*** TRECHO SELECIONADO

☕ O mundo lá fora
Leia a 2ª edição da Pausa Para Um Café, um convite cultural em meio às avalanches de informação e demandas de trabalho.
A Pausa Para Um Café é construída pelos criativos que colaboram com a Prensa. A newsletter é uma seleção de conteúdos sobre cultura, comunicação, literatura, ciências, comportamento e sociedade. Saiba mais sobre o projeto e cada uma das colunas aqui.
No volume 2 da Pausa Para Um Café você verá:
Brasil de bota: o redator
começa o ano com uma análise sobre as músicas mais reproduzidas no Brasil em 2023.De frente com o desconhecido: a redatora
reflete sobre o realismo fantástico daquilo que não estamos acostumados;Por que 2024 é ano bissexto? quem abre o portal para a dimensão deste ano e responde essa pergunta é o editor audiovisual
;O sentido do feio: a designer
conta qual é a cor mais feia do mundo e todo o aspecto psicológico em volta dela.

******
*** DADOS

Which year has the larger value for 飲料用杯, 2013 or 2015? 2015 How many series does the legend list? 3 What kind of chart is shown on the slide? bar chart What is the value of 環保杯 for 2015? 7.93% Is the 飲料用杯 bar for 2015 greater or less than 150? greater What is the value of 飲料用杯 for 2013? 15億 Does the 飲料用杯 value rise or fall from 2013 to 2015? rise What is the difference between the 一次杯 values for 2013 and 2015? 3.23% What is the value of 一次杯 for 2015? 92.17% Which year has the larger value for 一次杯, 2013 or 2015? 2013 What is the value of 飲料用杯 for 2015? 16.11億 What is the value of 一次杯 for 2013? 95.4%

******
*** DADOS

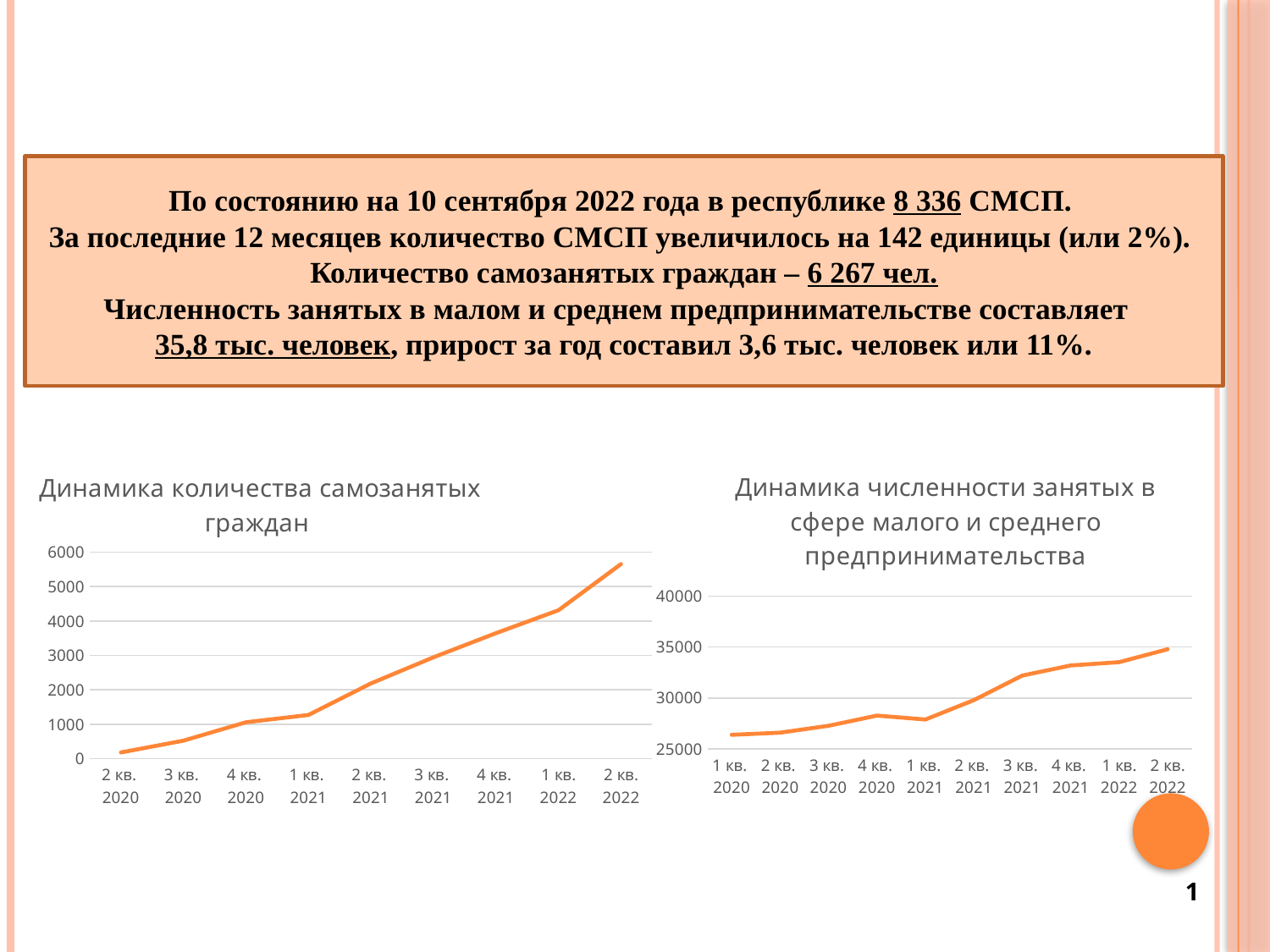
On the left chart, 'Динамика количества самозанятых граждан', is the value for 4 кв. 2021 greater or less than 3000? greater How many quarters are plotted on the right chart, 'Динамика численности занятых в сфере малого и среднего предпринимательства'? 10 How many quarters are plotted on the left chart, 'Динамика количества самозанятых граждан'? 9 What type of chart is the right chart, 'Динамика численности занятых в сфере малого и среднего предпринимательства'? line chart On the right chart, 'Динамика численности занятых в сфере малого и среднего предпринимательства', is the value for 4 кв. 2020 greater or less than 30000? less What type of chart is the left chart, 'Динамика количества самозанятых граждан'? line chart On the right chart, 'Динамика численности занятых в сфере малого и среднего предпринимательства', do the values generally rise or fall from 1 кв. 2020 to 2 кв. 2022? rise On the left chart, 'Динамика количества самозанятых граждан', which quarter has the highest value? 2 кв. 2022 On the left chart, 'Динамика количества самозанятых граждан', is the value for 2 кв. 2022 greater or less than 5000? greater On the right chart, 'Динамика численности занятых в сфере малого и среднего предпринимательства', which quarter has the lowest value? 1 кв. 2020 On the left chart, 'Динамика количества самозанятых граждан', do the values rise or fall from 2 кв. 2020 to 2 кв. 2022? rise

******

▸ INSTRUÇÕES DO EXERCÍCIO:
Liste as áreas temáticas que, segundo o texto sobre a newsletter Pausa Para Um Café, compõem a seleção de conteúdos. Não é preciso consultar as linhas.

▸ RESULTADO:
- cultura
- comunicação
- literatura
- ciências
- comportamento
- sociedade